-- start of SOURCE EXTRACT --

1999: Pentium® III Processor
The Pentium® III processor features 70 new instructions--Internet Streaming SIMD extensions-- that dramatically enhance the performance of advanced imaging, 3-D, streaming audio, video and speech recognition applications. It was designed to significantly enhance Internet experiences, allowing users to do such things as browse through realistic online museums and stores and download high-quality video. The processor was introduced using 0.25-micron technology. The Pentium III processors contain 9.5 million transistors.

2000: Pentium® 4 Processor
Users of Pentium® 4 processor-based PCs can create professional-quality movies; deliver TV-like video via the Internet; communicate with real-time video and voice; render 3D graphics in real time; quickly encode music for MP3 players; and simultaneously run several multimedia applications while connected to the Internet. The processor debuted with 42 million transistors and circuit lines of 0.18 microns. Intel's first microprocessor, the 4004, ran at 108 kilohertz (108,000 hertz), compared to the Pentium® 4 processor's initial speed of 1.5 gigahertz (1.5 billion hertz). If automobile speed had increased similarly over the same period, you could now drive from San Francisco to New York in about 13 seconds. Pentium 4 Processor hits 2 GHz milestone in August 2001. The Pentium 4 processors contain 42 million transistors.

-- end of SOURCE EXTRACT --
-- start of RECORDED DATA --

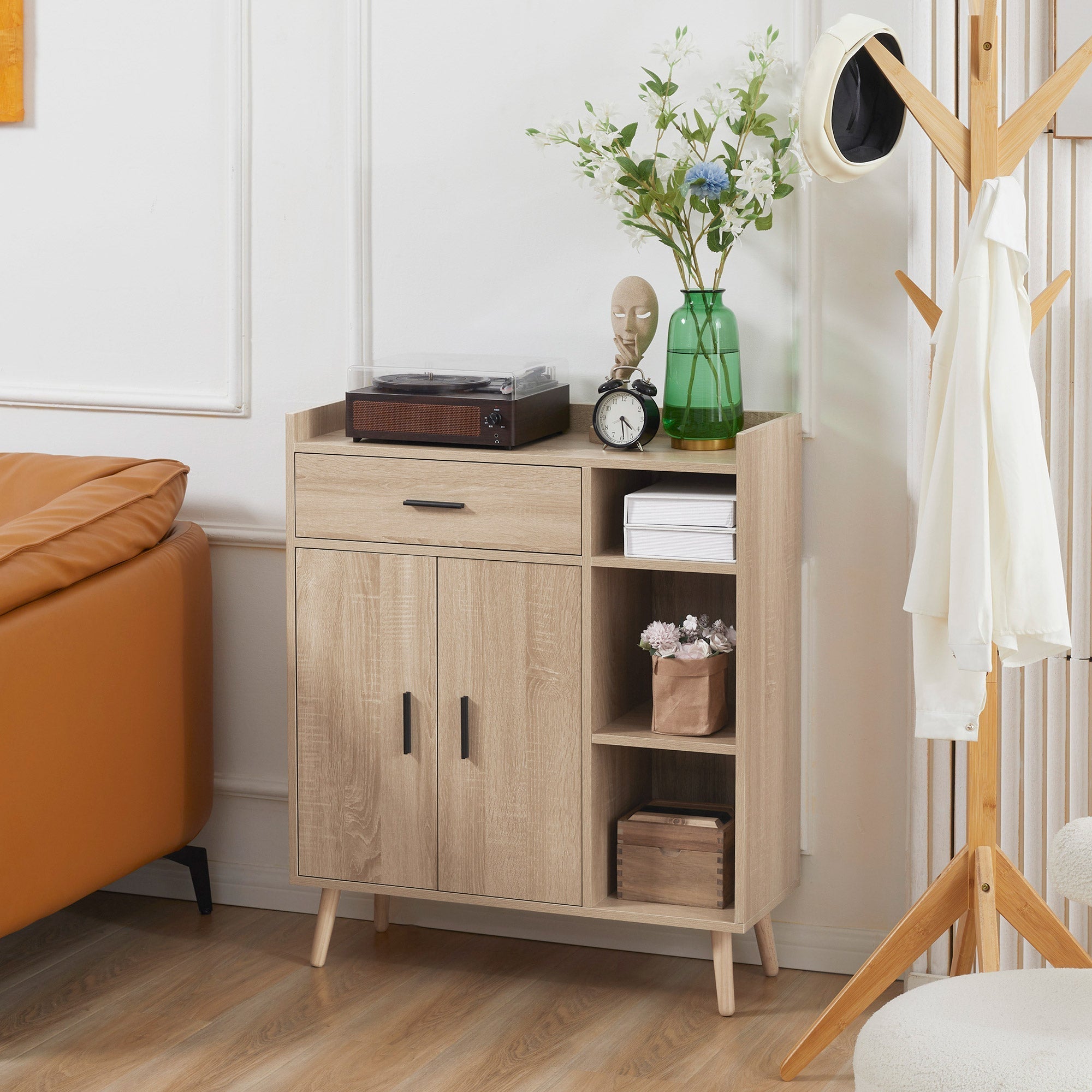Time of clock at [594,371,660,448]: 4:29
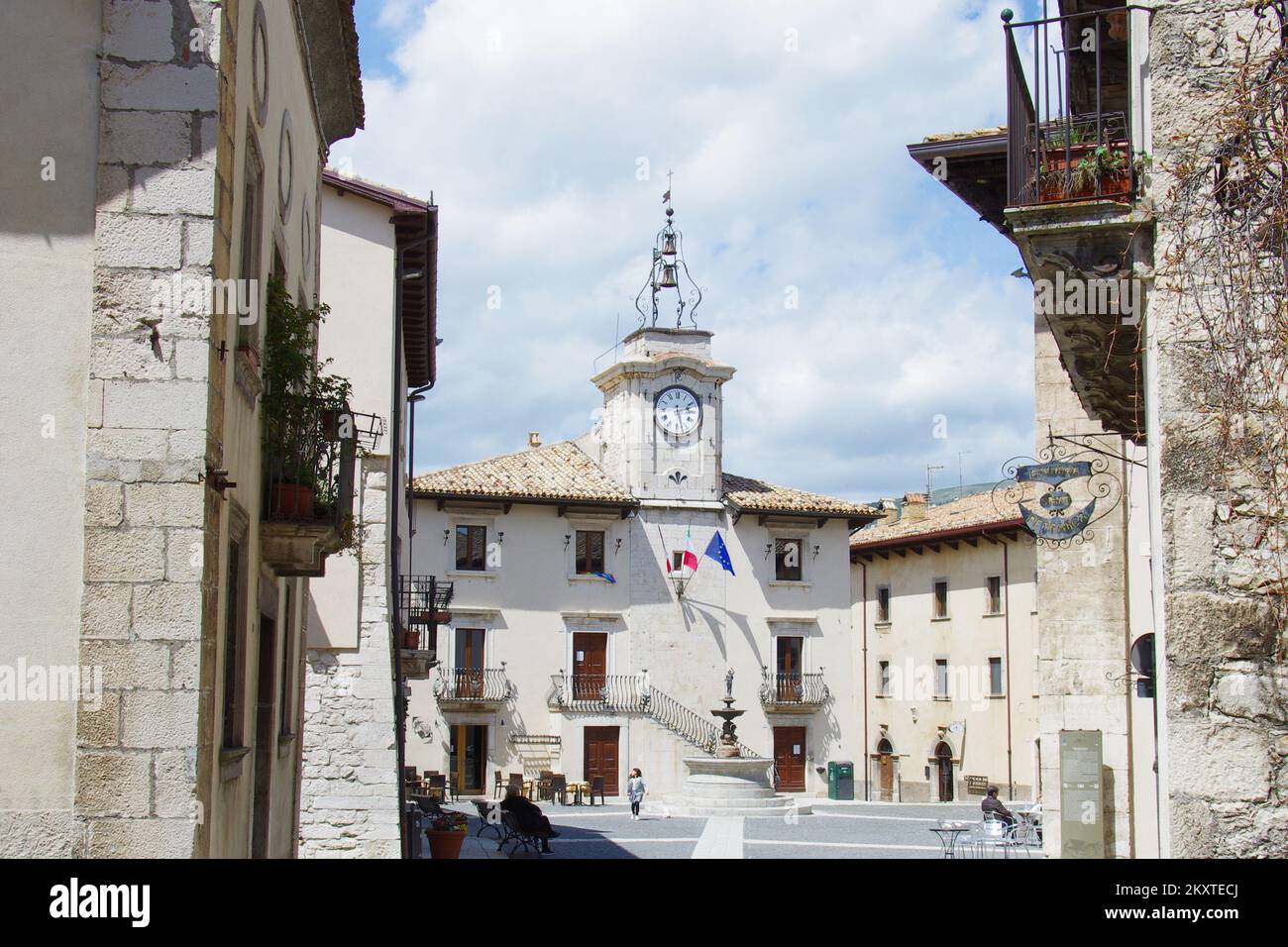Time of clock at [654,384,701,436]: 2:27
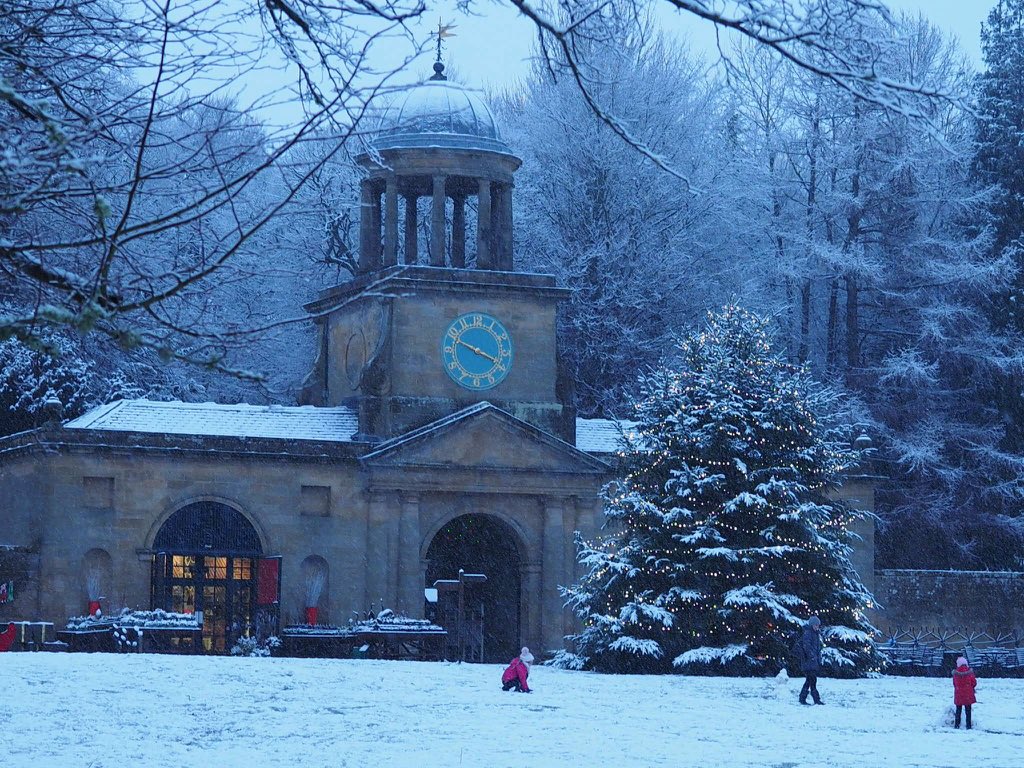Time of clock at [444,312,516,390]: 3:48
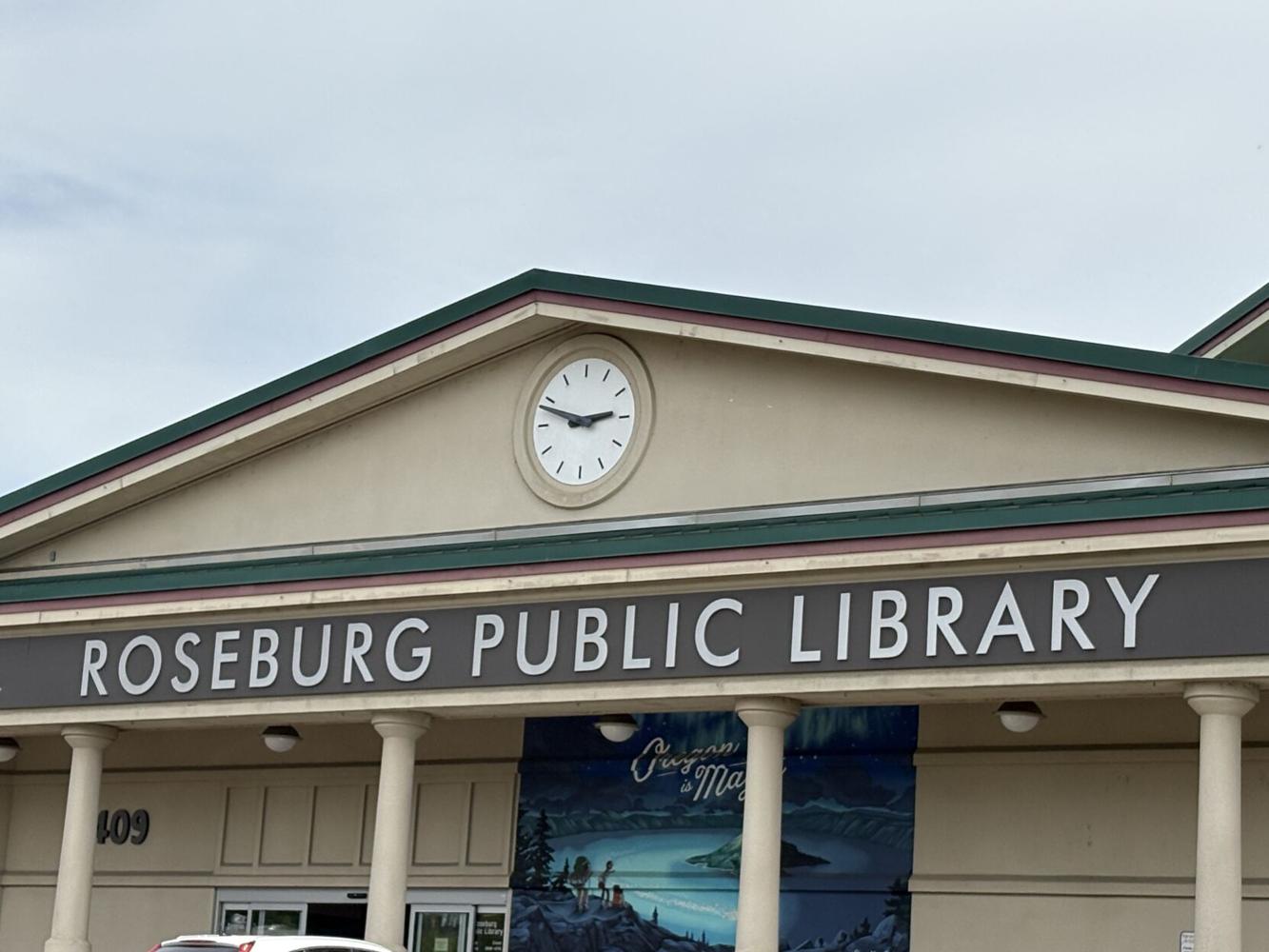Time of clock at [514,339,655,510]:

-- end of RECORDED DATA --

◆ WHAT YOU NEED TO DO
[a] For each statement, say whether the Pentium processor text agrees with it, answering yes or no and quoting the deciding words: (i) the Pentium III processor was introduced using 0.18-micron technology; (ii) the Pentium 4 processor's initial speed was 1.5 gigahertz; (iii) the Pentium III processor features 70 new instructions.
[b] Reproduce the part of the Pentium processor text starting with "2000: Pentium® 4" and going on through "42 million transistors.".
These lines have no connection to the Pentium processor text.

◆ TASK-BY-TASK ANSWERS
[a]
(i) No: "The processor was introduced using 0.25-micron technology."
(ii) Yes: "the Pentium® 4 processor's initial speed of 1.5 gigahertz (1.5 billion hertz)"
(iii) Yes: "The Pentium® III processor features 70 new instructions"

[b]
2000: Pentium® 4 Processor
Users of Pentium® 4 processor-based PCs can create professional-quality movies; deliver TV-like video via the Internet; communicate with real-time video and voice; render 3D graphics in real time; quickly encode music for MP3 players; and simultaneously run several multimedia applications while connected to the Internet. The processor debuted with 42 million transistors and circuit lines of 0.18 microns. Intel's first microprocessor, the 4004, ran at 108 kilohertz (108,000 hertz), compared to the Pentium® 4 processor's initial speed of 1.5 gigahertz (1.5 billion hertz). If automobile speed had increased similarly over the same period, you could now drive from San Francisco to New York in about 13 seconds. Pentium 4 Processor hits 2 GHz milestone in August 2001. The Pentium 4 processors contain 42 million transistors.